RECORDS SHOWN:
....
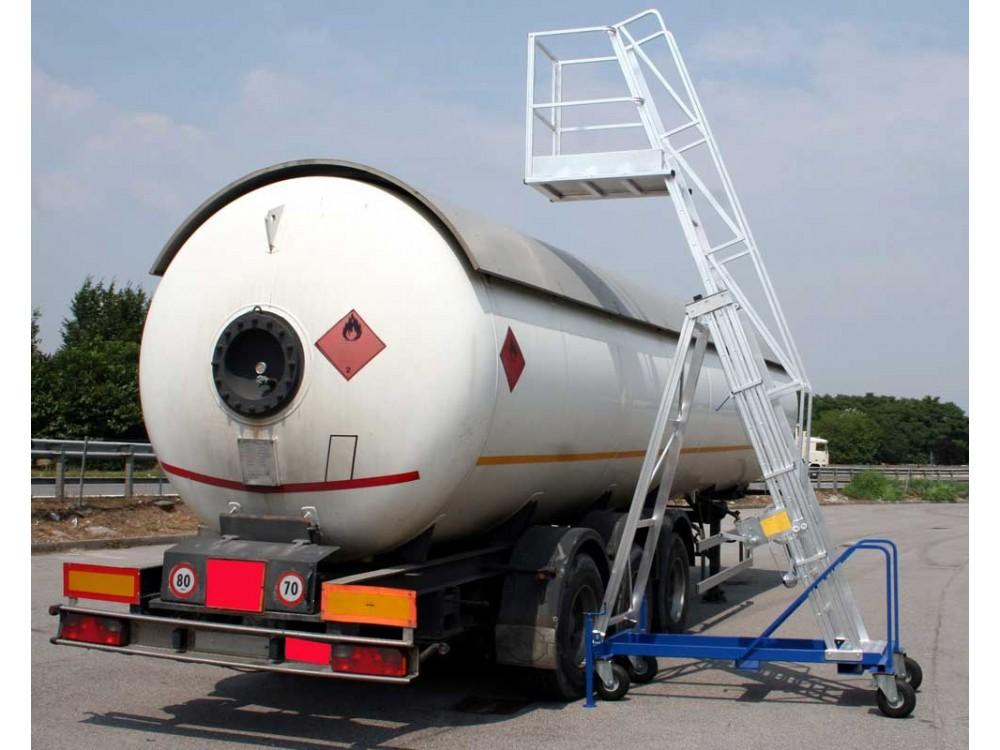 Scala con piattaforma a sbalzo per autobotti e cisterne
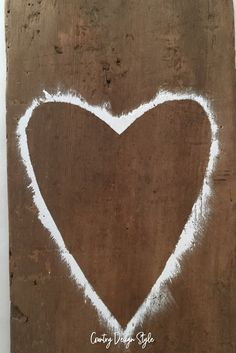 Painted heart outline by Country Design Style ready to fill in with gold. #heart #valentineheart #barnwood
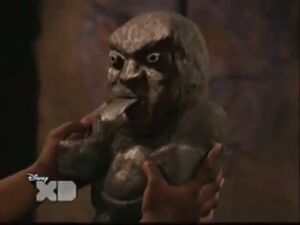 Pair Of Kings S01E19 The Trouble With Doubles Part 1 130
....
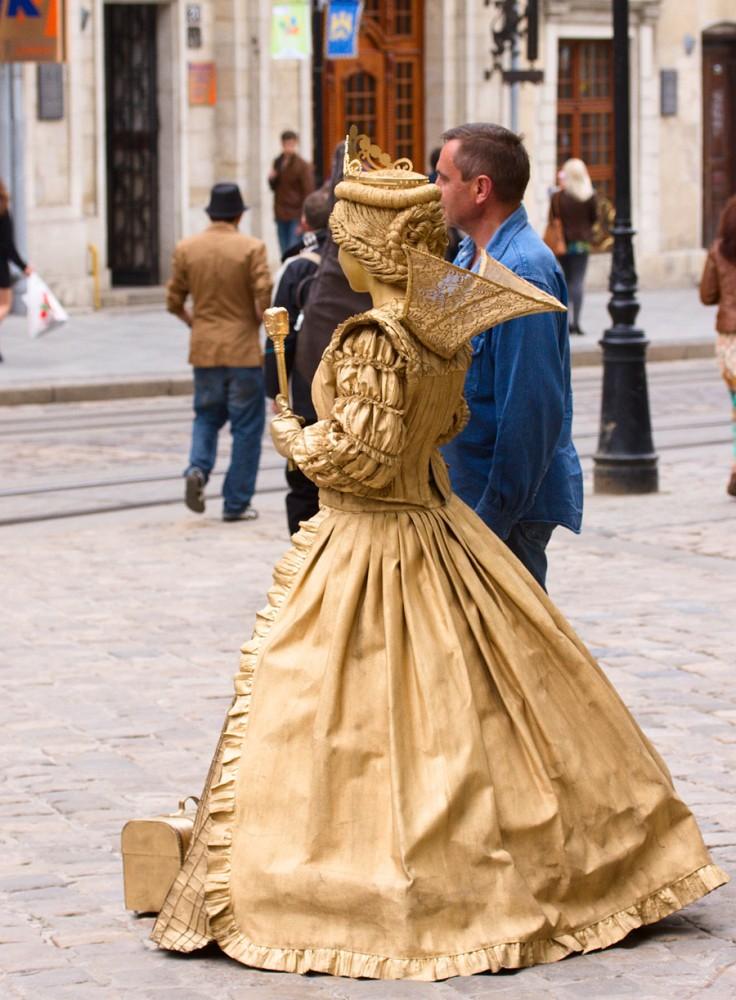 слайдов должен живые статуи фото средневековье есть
....
Above are the records; restate exactly the lines from the one containing "Scala con piattaforma" through the one containing "Pair Of Kings", keeping pictures out.

 Scala con piattaforma a sbalzo per autobotti e cisterne
 Painted heart outline by Country Design Style ready to fill in with gold. #heart #valentineheart #barnwood
 Pair Of Kings S01E19 The Trouble With Doubles Part 1 130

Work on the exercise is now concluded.